◆ **TASKS TO PERFORM**
1 – Decide whether each statement below agrees with the redundancy article, answering yes or no and quoting the exact words of the article that settle it. (a) The trainee joined the team at the start of September. (b) Most of the redundancy situations the trainee worked on involved a trade union. (c) The important decision crossed the trainee's desk at the end of October.
2 – Pick up the redundancy article after its last sentence and continue writing it.

◆ **SOURCE PASSAGE**
──────────────────────────────
With 2023 approaching its end, the employment team have decided to focus our remaining for the year reporting on our employment law highlights for this year. Following on from Annabel’s article last week regarding the dangers of apprenticeships, next up is our first year Trainee Ciaran Milarvie.
I joined the team at the start of September for my first seat as a trainee. Throughout this time, I have helped the team deal with a plethora of situations for clients, from unfair dismissal to TUPE transfers. However, one area of the law which seems to have remained a constant on my time sheet for the past 3 months is redundancy.
I have noticed that most of the redundancy situations in which I have been involved did not involve a trade union. After spending time learning about the imbalance of power between employer and employee at university, I was surprised at this. How can workers be guaranteed their rights without the support of collective bargaining/representation of a trade union?
As it happens, an important decision crossed my desk at the end of November which echoed some of my concerns. It indicated that the Employment Appeal Tribunal had decided to act on this imbalance caused by the evolution of the modern employment market. With less trade union representation, the band of reasonableness within a redundancy procedure should potentially be expanded when considering individual/workforce consultation, to recognise the reality of good industrial relations in the 2023 working environment.
──────────────────────────────
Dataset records
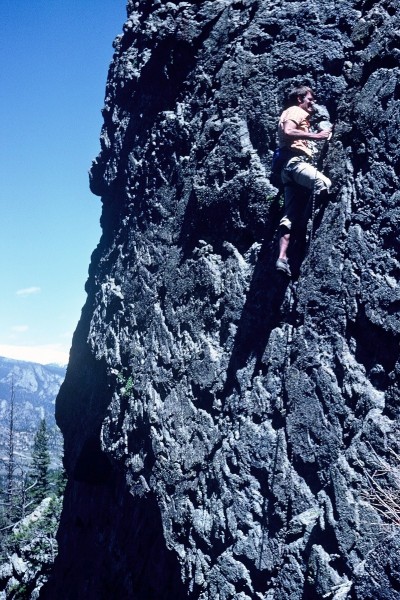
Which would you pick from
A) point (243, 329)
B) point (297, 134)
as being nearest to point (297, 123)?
point (297, 134)

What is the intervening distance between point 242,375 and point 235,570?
2665mm

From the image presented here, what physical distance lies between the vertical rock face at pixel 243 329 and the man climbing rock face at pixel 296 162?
315mm

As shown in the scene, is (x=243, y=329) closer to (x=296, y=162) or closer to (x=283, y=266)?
(x=283, y=266)

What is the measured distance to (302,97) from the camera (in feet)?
20.6

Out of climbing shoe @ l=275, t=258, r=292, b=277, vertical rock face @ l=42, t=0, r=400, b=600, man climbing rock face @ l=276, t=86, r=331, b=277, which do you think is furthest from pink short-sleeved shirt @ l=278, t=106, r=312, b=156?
climbing shoe @ l=275, t=258, r=292, b=277

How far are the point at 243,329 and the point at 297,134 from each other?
2976 millimetres

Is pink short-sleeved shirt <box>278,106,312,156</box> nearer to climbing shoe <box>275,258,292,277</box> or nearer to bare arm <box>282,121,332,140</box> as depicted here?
bare arm <box>282,121,332,140</box>

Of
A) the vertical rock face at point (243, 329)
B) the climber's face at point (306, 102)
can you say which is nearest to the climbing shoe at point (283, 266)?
the vertical rock face at point (243, 329)

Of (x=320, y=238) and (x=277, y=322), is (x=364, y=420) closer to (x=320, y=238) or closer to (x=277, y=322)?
(x=277, y=322)

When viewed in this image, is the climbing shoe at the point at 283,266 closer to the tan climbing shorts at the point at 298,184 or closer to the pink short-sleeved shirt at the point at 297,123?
the tan climbing shorts at the point at 298,184

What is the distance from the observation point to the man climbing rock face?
5.90 m

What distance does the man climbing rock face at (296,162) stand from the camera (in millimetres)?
5898

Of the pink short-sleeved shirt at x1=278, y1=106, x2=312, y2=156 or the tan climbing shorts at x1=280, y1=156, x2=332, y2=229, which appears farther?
the pink short-sleeved shirt at x1=278, y1=106, x2=312, y2=156

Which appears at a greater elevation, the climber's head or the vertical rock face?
the climber's head
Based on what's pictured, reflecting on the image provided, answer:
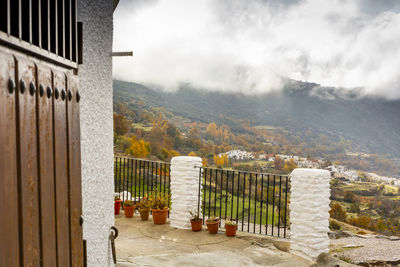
──────────────────────────────
◆ **PER-TASK ANSWERS**
1 –
(a) Yes: "I joined the team at the start of September for my first seat as a trainee."
(b) No: "most of the redundancy situations in which I have been involved did not involve a trade union."
(c) No: "an important decision crossed my desk at the end of November."

2 –
In the case of Joseph De Bank Haycocks v ADP RPO UK Ltd, an employer provided recruitment services to various clients. One of those clients was a bank whose requirements for recruitment services reduced by 50% due to the pandemic. DBH was part of a 16-employee team whose sole role was recruitment for that bank. It was decided that a reduction of the workforce was required. Each employee was scored on various subjective selection criteria points, with DBH coming last in the scoring. DBH was invited to a meeting where he was told that there was a requirement for redundancies, and that he could ask questions and suggest alternative approaches. DBH was then invited to a further meeting and, at a final meeting, he was handed a letter of dismissal. Over the course of these meetings DBH was unaware of what scores he had achieved and was not given the scores of the other 15 colleagues as a comparison. DBH appealed against the dismissal decision. By the time of his appeal meeting DBH had been given his scores (but not those of his colleagues). His appeal was unsuccessful.
DHB raised an Employment Tribunal (“ET”) claim of unfair dismissal. His claim was unsuccessful. The ET concluded that, despite not receiving his scores, the redundancy process was carried out thoroughly and that DHB had failed to demonstrate that he should have received a higher score. DBH appealed to the EAT. He argued that the ET had failed to focus on the need for consultation, particularly at a formative stage of the redundancy process.
The EAT assessed the requirements of reasonableness in redundancy consultations (s.98(4) ERA 1996). It noted that, based on the case law, reasonableness has reflected what is deemed to be good industrial practice. The EAT highlighted two significant changes in the nature of employment: a reduction in trade union membership; and an increase in employment featuring an international element in the corporate structure.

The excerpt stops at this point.